SAM 3 (Segment Anything Model 3) is Meta’s third installment of the SAM family of Foundation models for Computer vision. The headline contribution is a new task — Promptable Concept Segmentation (PCS) — which generalizes the SAM 1/2 Promptable Visual Segmentation (PVS) task from “segment one object given a click/box/mask” to “segment, identify, and track every instance of a visual concept given a short noun phrase, an image exemplar, or both, across an image or short video”. Concepts are restricted to atomic noun phrases (e.g. “striped cat”, “yellow school bus”); more compositional or referring queries are handled by combining SAM 3 with an external MLLM as a tool.

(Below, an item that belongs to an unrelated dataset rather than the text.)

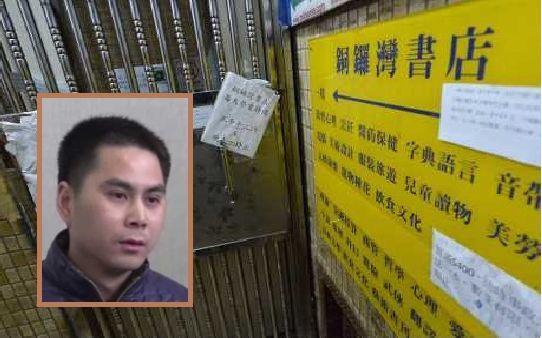 張志平今早與香港警方會面。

Architecturally, SAM 3 is a dual encoder–decoder transformer with a shared Perception Encoder backbone feeding (i) a Object recognition-style DETR detector conditioned on text and exemplar tokens, and (ii) a SAM 2-style memory-based tracker for video. The key model novelty is a learned global presence token that decouples recognition (“is the concept present anywhere in the image?”) from localization (“where exactly?”); each proposal query then only solves the conditional localization problem p(match | NP present), and the final score is a product of the global presence score and the per-query localization score. This decoupling particularly helps in the open-vocabulary setting with hard negatives, where forcing every query to do global recognition is counter-productive.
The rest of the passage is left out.